Consultants behind plans to build homes on a city golf course have hit back at opponents, claiming it is debt-laden and unsustainable.
North Worcestershire Golf Club, in Northfield, has agreed to sell up to housing developer Bloor Homes, which is expected to mean more than 800 homes being built on the 80-acre site.
The move has been opposed by both Labour and Conservative politicians in the ward, but Andrew Lamb, of property consultancy Harris Lamb which is advising the club, said income is dwindling and it is currently unsustainable.
He said adult male membership fell from more than 400 in 2005 to only 276 last year, meaning income has dipped by £130,000.
This followed an extraordinary general meeting of the club’s members, in which more than 80 per cent of shareholders voted to change the club’s articles to enable alternative use of the course.
Mr Lamb said: “The club has tried discounted membership, course improvements, and special offers to attract new members and visitors but I’m afraid, with over £350,000 per year needed to simply break even and 80 per cent of their income coming from membership fees, they’ve been fighting a losing battle.
“When you also factor in the ageing profile of members with over 70 per cent over 65 and very few between 26 and 35, a further decrease in membership is absolutely certain. To put it starkly, the club is simply unsustainable.”
Hundreds of signatures have been collected on a petition against the proposals and Birmingham Northfield Labour MP Richard Burden has also opposed the development on his website.
He said: “There is indeed a pressing need for more homes to be built in our area. However, that doesn’t mean that all open spaces are suitable for such development. There are a range of reasons why I do not believe the golf course would be suitable for house building – not least the importance of open space in that part of Birmingham and the flood risk which could follow this kind of building on high ground.”
Conservative parliamentary candidate for Northfield Rachel Maclean told the Post she had been made aware of concerns from local residents.
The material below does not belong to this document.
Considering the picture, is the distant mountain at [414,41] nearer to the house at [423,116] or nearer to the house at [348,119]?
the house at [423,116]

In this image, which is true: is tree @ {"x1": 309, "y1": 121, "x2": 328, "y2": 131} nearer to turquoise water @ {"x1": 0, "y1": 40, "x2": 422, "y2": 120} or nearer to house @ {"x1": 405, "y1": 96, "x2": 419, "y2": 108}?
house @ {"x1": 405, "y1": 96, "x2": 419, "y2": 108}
She said: “We are reacting to people’s concerns. We have put our own surveys out there and the residents are concerned about the adverse impact to the area.
“Flooding has been raised as a concern. I don’t know if that is an issue, but it is steep there.”
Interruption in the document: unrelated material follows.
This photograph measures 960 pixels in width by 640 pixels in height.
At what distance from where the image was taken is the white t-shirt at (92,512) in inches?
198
However, Mr Lamb said the board members are seeking assurances that a significant part of the site will be used for a range of community facilities and benefits alongside any proposed housing.
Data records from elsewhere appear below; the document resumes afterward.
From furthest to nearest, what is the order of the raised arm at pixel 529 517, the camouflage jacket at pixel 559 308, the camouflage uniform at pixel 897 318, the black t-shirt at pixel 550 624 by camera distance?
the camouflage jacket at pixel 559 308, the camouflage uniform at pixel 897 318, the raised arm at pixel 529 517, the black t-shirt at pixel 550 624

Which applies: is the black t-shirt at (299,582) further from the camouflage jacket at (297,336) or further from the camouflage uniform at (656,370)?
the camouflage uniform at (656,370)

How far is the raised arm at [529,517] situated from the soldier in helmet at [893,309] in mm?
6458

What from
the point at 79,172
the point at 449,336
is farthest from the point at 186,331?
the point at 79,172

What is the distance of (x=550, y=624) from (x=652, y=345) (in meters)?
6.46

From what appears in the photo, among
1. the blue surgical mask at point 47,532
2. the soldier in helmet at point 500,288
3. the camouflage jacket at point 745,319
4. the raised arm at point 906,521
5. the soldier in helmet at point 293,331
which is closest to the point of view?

This could include playing fields, footpaths, cycle-ways and extensive public open space that could be enjoyed by all local people.
He said local councillors and other politicians were informed of the dire financial situation over 12 months ago but, despite promises of assistance, the club’s difficulties have since deteriorated further.
In a statement, Harris Lamb added: “As a result, the club is in serious and worsening debt and, with a looming threat of liquidation, finds itself with no other realistic option but to consider the sale the site for development.
“The club is consequently negotiating the sale for residential development to national house builder, Bloor Homes.”